» **TASK DETAILS**: Copy the drywall forum thread word for word from "I agree with" to "hot-mud job before.".

» **SOURCE EXCERPT**:
-- BEGIN --

I agree with Custom on rushing a re-tex. I still do a one-day job once in a while, being darn sure to get that hot mud to dry well first. I also believe the hot mud has more to do with it. I've seen acoustic texture fall off the ceiling when shot over a rush hot-mud job before.

That said, I'd also never do anything to a kitchen surface without first cutting the grease with TSP or similar product.


----------



## eastex1963

You know, I should really keep my mouth shut, but...........Here's my thought....I'm soooooo glad that Custom is here to enlighten ALL of us seasoned, experienced drywallers. Some having been in the business 30, 40, even 50 years. I'm just glad he is here to give us "knowledge". I'm sure benefiting from it....lol, right. Just seems to me that some of your posts, Custom, should be directed to the DIY columns out there in internet land. That's all. Ok, bring it.


----------



## Custom Drywall Svc.

eastex1963 said:


> You know, I should really keep my mouth shut, but...........Here's my thought....I'm soooooo glad that Custom is here to enlighten ALL of us seasoned, experienced drywallers. Some having been in the business 30, 40, even 50 years. I'm just glad he is here to give us "knowledge". I'm sure benefiting from it....lol, right. Just seems to me that some of your posts, Custom, should be directed to the DIY columns out there in internet land. That's all. Ok, bring it.

-- END --

Stored data entries
-- BEGIN --

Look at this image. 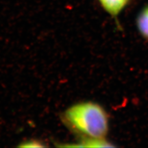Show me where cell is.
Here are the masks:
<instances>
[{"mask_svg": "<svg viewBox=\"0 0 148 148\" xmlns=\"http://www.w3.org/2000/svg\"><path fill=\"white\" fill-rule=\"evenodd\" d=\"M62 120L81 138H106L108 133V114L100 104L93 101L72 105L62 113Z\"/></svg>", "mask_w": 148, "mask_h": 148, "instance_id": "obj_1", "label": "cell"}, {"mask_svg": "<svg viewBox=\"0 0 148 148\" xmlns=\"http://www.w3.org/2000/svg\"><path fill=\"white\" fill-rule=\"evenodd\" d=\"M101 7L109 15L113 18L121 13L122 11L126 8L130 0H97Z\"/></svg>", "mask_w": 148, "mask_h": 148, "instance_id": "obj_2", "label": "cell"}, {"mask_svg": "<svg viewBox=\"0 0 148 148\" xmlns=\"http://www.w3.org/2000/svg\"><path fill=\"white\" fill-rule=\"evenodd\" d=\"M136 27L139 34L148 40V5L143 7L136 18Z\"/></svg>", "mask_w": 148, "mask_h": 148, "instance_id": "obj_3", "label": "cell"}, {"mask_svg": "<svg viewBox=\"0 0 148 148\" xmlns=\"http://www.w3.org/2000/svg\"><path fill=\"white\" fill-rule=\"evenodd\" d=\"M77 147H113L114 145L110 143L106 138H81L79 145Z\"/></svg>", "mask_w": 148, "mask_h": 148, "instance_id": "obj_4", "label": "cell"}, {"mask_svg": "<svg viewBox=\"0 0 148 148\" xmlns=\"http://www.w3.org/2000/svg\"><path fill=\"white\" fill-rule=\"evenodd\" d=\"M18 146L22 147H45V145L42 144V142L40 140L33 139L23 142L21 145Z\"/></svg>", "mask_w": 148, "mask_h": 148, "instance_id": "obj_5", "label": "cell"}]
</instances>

-- END --

» **COMPLETE RESPONSE**:
I agree with Custom on rushing a re-tex. I still do a one-day job once in a while, being darn sure to get that hot mud to dry well first. I also believe the hot mud has more to do with it. I've seen acoustic texture fall off the ceiling when shot over a rush hot-mud job before.